We scanned the 101 most-installed Claude skills and Model Context Protocol servers — vendor-official releases (Stripe, PayPal, MongoDB, Redis, Cloudflare, AWS, Azure, GCP, Heroku, Elastic, Notion, Snowflake), popular indie frameworks (FastMCP, mcp-use, mcp-agent), and the nine official Anthropic SDKs. The full live board is at /audits/. The grade distribution: 19 A · 30 C · 10 D · 42 F.
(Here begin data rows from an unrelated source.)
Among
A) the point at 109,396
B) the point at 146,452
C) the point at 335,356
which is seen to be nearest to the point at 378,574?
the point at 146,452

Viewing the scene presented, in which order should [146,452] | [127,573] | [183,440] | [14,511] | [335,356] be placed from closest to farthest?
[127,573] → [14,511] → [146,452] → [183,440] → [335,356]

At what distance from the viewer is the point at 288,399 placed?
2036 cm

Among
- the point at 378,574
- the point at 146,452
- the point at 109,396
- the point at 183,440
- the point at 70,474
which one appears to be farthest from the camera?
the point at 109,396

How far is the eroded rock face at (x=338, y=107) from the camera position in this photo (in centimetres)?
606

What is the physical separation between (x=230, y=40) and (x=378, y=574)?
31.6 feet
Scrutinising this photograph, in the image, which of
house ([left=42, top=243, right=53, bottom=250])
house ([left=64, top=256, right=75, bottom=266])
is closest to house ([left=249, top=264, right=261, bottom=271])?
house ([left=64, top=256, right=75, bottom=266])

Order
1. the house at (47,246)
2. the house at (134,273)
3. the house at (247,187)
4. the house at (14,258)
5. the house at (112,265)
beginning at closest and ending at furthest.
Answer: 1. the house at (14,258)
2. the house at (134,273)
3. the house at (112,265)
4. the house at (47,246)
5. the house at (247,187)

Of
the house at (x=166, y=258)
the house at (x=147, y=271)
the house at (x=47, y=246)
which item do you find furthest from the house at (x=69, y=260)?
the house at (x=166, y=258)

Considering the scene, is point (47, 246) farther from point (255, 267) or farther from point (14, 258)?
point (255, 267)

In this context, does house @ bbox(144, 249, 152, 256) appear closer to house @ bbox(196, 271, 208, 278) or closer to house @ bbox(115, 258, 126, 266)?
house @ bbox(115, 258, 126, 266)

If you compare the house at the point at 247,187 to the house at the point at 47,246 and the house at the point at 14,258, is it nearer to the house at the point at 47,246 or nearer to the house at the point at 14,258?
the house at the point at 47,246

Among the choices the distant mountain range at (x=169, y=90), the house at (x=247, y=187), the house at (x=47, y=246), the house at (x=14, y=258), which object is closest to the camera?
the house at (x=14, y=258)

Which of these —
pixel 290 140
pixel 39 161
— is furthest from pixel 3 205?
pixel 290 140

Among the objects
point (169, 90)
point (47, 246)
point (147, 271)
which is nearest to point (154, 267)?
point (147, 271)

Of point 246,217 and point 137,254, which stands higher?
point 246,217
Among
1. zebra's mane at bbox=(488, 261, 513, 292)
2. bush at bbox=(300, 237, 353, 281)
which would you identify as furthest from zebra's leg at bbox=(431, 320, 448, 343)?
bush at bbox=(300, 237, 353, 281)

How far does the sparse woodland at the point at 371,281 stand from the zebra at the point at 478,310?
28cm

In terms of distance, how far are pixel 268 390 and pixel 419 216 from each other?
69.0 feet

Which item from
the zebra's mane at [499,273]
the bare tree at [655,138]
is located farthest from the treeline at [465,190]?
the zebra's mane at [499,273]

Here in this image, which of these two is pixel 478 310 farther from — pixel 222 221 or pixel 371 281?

Three implications for choosing a scanner:

Most of the F-grade vendor repos pass a generic SAST cleanly. Their package.json trees are healthy; the findings are in tool-handler bodies. If you only ran Snyk or npm audit, you'd green-light most of them. We named the F-grade vendor releases in the vendor-official F-grades writeup.
SSRF is the dominant first-finding. 50% of the corpus. Any MCP scanner has to do better than generic URL-taint analysis on this — the corpus has dynamic baseURL and template-string idioms that conventional SAST silently passes.
Prompt-injection findings cluster around servers that pass tool output through unmodified. A scanner without an LLM-assist axis will under-report this. We're explicit about which servers in our corpus failed only on the LLM probe vs. on static checks; see the per-server pages.

How to pick one

Start with one repo you already trust. Run the scanner against it. The output should be in the file paths and line numbers you'd recognize. If it's a finding list with no MCP-shaped detail, the scanner doesn't model MCP — it's running a generic SAST and rebadging the output.
Run it against one repo you don't trust. A vendor F-grade from our corpus is a fair test. The scanner should surface SSRF and credential findings; if it stays quiet, the generic-SAST hypothesis just got stronger.
Check the LLM-probe story. "We scan for prompt injection" with no methodology page is a marketing claim, not a feature. Demand a methodology, a calibration set, and an honest list of what the probe doesn't catch.
Check the buyer surface. A team lead deciding whether to allow an indie skill into their fleet wants A–F, not a 60-finding JSON. The scanner needs a buyer-readable output, not just a developer-targeted one.